Spatial relationship records:
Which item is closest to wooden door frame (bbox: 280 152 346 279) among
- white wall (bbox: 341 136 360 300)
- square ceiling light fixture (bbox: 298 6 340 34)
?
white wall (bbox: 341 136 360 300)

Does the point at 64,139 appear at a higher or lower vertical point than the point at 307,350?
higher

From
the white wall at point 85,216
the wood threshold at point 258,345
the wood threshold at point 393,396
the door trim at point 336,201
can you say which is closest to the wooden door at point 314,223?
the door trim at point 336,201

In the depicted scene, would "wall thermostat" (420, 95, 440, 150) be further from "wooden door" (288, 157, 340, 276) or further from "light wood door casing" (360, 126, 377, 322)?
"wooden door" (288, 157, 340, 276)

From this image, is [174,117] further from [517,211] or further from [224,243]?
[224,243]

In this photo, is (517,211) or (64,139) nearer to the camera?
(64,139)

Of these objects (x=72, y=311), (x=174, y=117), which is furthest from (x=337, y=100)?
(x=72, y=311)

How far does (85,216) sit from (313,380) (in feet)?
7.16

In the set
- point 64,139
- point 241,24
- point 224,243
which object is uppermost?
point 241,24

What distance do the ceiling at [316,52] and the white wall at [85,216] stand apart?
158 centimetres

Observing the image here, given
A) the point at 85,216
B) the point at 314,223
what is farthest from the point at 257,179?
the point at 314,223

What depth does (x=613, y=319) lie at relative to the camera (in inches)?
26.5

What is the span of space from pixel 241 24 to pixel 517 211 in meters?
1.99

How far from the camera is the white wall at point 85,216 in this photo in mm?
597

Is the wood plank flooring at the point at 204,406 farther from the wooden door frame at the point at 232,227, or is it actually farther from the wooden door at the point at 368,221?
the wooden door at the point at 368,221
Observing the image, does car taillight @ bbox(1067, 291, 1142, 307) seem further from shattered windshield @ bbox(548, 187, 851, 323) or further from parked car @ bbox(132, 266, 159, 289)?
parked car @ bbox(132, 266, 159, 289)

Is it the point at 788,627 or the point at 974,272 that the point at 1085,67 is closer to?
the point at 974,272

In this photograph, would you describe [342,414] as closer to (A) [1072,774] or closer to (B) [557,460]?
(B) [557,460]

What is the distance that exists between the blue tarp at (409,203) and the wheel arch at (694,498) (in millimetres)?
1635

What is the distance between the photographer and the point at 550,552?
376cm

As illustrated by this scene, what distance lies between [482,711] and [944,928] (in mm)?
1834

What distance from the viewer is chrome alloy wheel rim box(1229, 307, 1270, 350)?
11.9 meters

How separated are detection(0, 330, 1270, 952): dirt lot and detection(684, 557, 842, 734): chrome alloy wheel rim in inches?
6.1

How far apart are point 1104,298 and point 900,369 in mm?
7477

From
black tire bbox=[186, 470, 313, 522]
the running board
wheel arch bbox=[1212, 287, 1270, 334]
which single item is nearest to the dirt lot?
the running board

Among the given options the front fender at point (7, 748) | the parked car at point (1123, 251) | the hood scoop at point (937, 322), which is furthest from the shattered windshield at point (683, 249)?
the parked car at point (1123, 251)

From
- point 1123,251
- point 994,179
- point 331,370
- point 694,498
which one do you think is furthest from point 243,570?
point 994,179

▸ Work instructions:
Reproduce all of the items above, substituting "gravel lot" for every occurrence of "dirt lot" and leaving everything else unchanged.

▸ Exercise response:
Which item is closest to wooden door frame (bbox: 280 152 346 279) among
- white wall (bbox: 341 136 360 300)
- square ceiling light fixture (bbox: 298 6 340 34)
?
white wall (bbox: 341 136 360 300)

Does the point at 64,139 appear at a higher or lower vertical point than the point at 307,350?
higher

From
the white wall at point 85,216
the wood threshold at point 258,345
the wood threshold at point 393,396
the door trim at point 336,201
can you say which is closest to the wooden door at point 314,223?
the door trim at point 336,201

In the depicted scene, would "wall thermostat" (420, 95, 440, 150) be further from "wooden door" (288, 157, 340, 276) or further from "light wood door casing" (360, 126, 377, 322)?
"wooden door" (288, 157, 340, 276)

From this image, is [174,117] further from [517,211] or further from [224,243]?
[224,243]

In this photo, is (517,211) or (64,139) nearer to the camera?
(64,139)

Of these objects (x=72, y=311), (x=174, y=117), which is furthest from (x=337, y=100)?
(x=72, y=311)

How far does (85,216) sit from (313,380) (in feet)?
7.16

In the set
- point 64,139
- point 241,24
- point 224,243
which object is uppermost?
point 241,24

What distance do the ceiling at [316,52] and the white wall at [85,216] stand apart?
158 centimetres

Observing the image here, given
A) the point at 85,216
B) the point at 314,223
what is farthest from the point at 257,179?
the point at 314,223

What depth does (x=613, y=319) lie at relative to the camera (in inches)?
26.5

What is the span of space from pixel 241 24 to pixel 517 211 in meters?
1.99

How far from the camera is the white wall at point 85,216 in this photo in mm?
597

Is the wood plank flooring at the point at 204,406 farther from the wooden door frame at the point at 232,227, or is it actually farther from the wooden door at the point at 368,221?
the wooden door at the point at 368,221
Observing the image, does car taillight @ bbox(1067, 291, 1142, 307) seem further from shattered windshield @ bbox(548, 187, 851, 323) or further from parked car @ bbox(132, 266, 159, 289)?
parked car @ bbox(132, 266, 159, 289)

Is it the point at 788,627 or the point at 974,272 that the point at 1085,67 is closer to?
the point at 974,272

In this photograph, would you describe [342,414] as closer to (A) [1072,774] or closer to (B) [557,460]?
(B) [557,460]

What is the distance that exists between the blue tarp at (409,203) and the wheel arch at (694,498) (in millimetres)?
1635

What is the distance between the photographer and the point at 550,552?
376cm

As illustrated by this scene, what distance lies between [482,711] and [944,928] (in mm)?
1834

What distance from the viewer is chrome alloy wheel rim box(1229, 307, 1270, 350)?
11.9 meters

How separated are detection(0, 330, 1270, 952): gravel lot and detection(684, 557, 842, 734): chrome alloy wheel rim in inches?
6.1

How far apart are point 1104,298 and point 900,369 in mm?
7477

From
black tire bbox=[186, 470, 313, 522]
the running board
wheel arch bbox=[1212, 287, 1270, 334]
which single item is nearest to the gravel lot?
the running board

Among the given options the front fender at point (7, 748) | the parked car at point (1123, 251) | the hood scoop at point (937, 322), which is furthest from the shattered windshield at point (683, 249)?
the parked car at point (1123, 251)

From
- point 1123,251
- point 994,179
- point 331,370
- point 694,498
which one do you think is furthest from point 243,570?
point 994,179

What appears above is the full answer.